- Supplied information -
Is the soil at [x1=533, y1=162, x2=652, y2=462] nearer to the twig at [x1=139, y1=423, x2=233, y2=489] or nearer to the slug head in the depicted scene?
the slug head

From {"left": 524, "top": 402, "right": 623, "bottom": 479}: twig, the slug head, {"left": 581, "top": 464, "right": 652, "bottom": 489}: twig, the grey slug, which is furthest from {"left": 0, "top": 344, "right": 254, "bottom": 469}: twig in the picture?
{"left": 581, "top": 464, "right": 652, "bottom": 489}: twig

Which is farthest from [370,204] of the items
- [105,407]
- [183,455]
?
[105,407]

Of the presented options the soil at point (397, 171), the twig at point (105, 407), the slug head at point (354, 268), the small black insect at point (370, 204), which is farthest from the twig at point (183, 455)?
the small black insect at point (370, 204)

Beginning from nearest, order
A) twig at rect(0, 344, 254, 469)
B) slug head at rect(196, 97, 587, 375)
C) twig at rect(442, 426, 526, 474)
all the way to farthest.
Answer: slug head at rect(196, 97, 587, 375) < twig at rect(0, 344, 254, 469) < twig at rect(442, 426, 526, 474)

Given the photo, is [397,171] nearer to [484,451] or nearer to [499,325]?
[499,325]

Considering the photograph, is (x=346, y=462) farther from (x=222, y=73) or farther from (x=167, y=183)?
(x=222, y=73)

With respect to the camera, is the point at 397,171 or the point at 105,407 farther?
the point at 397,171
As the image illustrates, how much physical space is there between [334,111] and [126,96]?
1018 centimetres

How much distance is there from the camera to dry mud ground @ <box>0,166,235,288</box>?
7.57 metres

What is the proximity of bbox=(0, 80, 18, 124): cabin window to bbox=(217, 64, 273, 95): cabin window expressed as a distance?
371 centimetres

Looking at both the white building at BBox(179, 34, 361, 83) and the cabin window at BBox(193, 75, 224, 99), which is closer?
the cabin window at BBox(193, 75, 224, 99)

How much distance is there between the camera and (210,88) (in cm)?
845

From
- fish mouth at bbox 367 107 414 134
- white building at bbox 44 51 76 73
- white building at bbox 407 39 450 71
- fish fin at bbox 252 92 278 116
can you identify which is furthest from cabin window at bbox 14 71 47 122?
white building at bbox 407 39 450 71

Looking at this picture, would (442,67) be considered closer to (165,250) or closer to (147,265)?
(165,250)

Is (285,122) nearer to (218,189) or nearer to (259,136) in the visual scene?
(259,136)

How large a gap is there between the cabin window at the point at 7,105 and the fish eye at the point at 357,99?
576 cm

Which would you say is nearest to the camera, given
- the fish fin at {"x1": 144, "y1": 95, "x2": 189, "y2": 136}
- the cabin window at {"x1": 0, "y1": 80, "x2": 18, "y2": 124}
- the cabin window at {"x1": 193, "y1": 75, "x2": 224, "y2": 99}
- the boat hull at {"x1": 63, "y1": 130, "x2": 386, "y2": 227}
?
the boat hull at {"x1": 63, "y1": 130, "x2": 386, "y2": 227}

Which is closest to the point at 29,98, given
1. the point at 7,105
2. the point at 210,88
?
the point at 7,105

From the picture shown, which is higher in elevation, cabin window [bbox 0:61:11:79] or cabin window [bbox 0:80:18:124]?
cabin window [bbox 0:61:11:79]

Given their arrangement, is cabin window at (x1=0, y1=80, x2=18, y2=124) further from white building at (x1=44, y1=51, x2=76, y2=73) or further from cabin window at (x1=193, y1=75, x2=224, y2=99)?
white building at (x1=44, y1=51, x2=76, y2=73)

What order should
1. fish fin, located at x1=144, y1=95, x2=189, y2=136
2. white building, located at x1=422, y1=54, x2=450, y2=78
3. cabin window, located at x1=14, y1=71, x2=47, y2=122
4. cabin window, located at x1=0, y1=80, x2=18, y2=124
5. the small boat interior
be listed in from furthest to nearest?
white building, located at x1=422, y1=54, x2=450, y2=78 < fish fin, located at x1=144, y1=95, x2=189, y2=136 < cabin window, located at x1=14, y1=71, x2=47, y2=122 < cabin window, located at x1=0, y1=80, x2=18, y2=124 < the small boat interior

- Problem -
Reproduce all of the rows above verbatim, keeping their order and line breaks.

- Correct result -
Is the soil at [x1=533, y1=162, x2=652, y2=462] nearer to the twig at [x1=139, y1=423, x2=233, y2=489] or nearer to the slug head in the depicted scene?
the slug head

From {"left": 524, "top": 402, "right": 623, "bottom": 479}: twig, the slug head, {"left": 581, "top": 464, "right": 652, "bottom": 489}: twig, the grey slug, which is furthest from {"left": 0, "top": 344, "right": 254, "bottom": 469}: twig in the picture?
{"left": 581, "top": 464, "right": 652, "bottom": 489}: twig

Which is farthest from [370,204] of the items
- [105,407]
- [183,455]
?
[105,407]

Of the presented options the soil at point (397, 171), the twig at point (105, 407), the slug head at point (354, 268), the small black insect at point (370, 204), which is farthest from the twig at point (183, 455)?
the small black insect at point (370, 204)

Beginning from nearest, order
A) twig at rect(0, 344, 254, 469)
B) slug head at rect(196, 97, 587, 375)
C) twig at rect(442, 426, 526, 474)
all the way to farthest.
Answer: slug head at rect(196, 97, 587, 375) < twig at rect(0, 344, 254, 469) < twig at rect(442, 426, 526, 474)

Given the photo, is [397,171] nearer to [484,451] or nearer to [499,325]?
[499,325]

Considering the photograph, is (x=346, y=462) farther from (x=222, y=73) or farther from (x=167, y=183)?
(x=222, y=73)

With respect to the camera, is the point at 397,171 or the point at 105,407 farther?
the point at 397,171
As the image illustrates, how much physical space is there between [334,111] and [126,96]?
1018 centimetres

How much distance is there from the camera to dry mud ground @ <box>0,166,235,288</box>?
7.57 metres

What is the proximity of bbox=(0, 80, 18, 124): cabin window to bbox=(217, 64, 273, 95): cabin window expressed as a distance?
371 centimetres

Looking at both the white building at BBox(179, 34, 361, 83) and the cabin window at BBox(193, 75, 224, 99), which is closer?
the cabin window at BBox(193, 75, 224, 99)

How much distance is there between the camera and (210,88) (in cm)?
845

From
- fish mouth at bbox 367 107 414 134
- white building at bbox 44 51 76 73
- white building at bbox 407 39 450 71
- fish fin at bbox 252 92 278 116
can you identify which is furthest from cabin window at bbox 14 71 47 122?
white building at bbox 407 39 450 71

Looking at this picture, would (442,67) be considered closer to (165,250) or closer to (147,265)?
(165,250)

Is (285,122) nearer to (218,189) or nearer to (259,136) in the visual scene?
(259,136)

How large a gap is there between the cabin window at the point at 7,105 and the fish eye at the point at 357,99?
576 cm

Which would you say is nearest to the camera, given
- the fish fin at {"x1": 144, "y1": 95, "x2": 189, "y2": 136}
- the cabin window at {"x1": 0, "y1": 80, "x2": 18, "y2": 124}
- the cabin window at {"x1": 193, "y1": 75, "x2": 224, "y2": 99}
- the boat hull at {"x1": 63, "y1": 130, "x2": 386, "y2": 227}
?
the boat hull at {"x1": 63, "y1": 130, "x2": 386, "y2": 227}

Which is closest to the point at 29,98, given
1. the point at 7,105
2. the point at 210,88
?
the point at 7,105

From the picture shown, which is higher in elevation, cabin window [bbox 0:61:11:79] or cabin window [bbox 0:80:18:124]?
cabin window [bbox 0:61:11:79]

Given their arrangement, is cabin window at (x1=0, y1=80, x2=18, y2=124) further from white building at (x1=44, y1=51, x2=76, y2=73) or further from cabin window at (x1=193, y1=75, x2=224, y2=99)?
white building at (x1=44, y1=51, x2=76, y2=73)

What order should
1. fish fin, located at x1=144, y1=95, x2=189, y2=136
2. white building, located at x1=422, y1=54, x2=450, y2=78
3. cabin window, located at x1=14, y1=71, x2=47, y2=122
4. cabin window, located at x1=0, y1=80, x2=18, y2=124
5. the small boat interior
be listed in from furthest to nearest?
white building, located at x1=422, y1=54, x2=450, y2=78 < fish fin, located at x1=144, y1=95, x2=189, y2=136 < cabin window, located at x1=14, y1=71, x2=47, y2=122 < cabin window, located at x1=0, y1=80, x2=18, y2=124 < the small boat interior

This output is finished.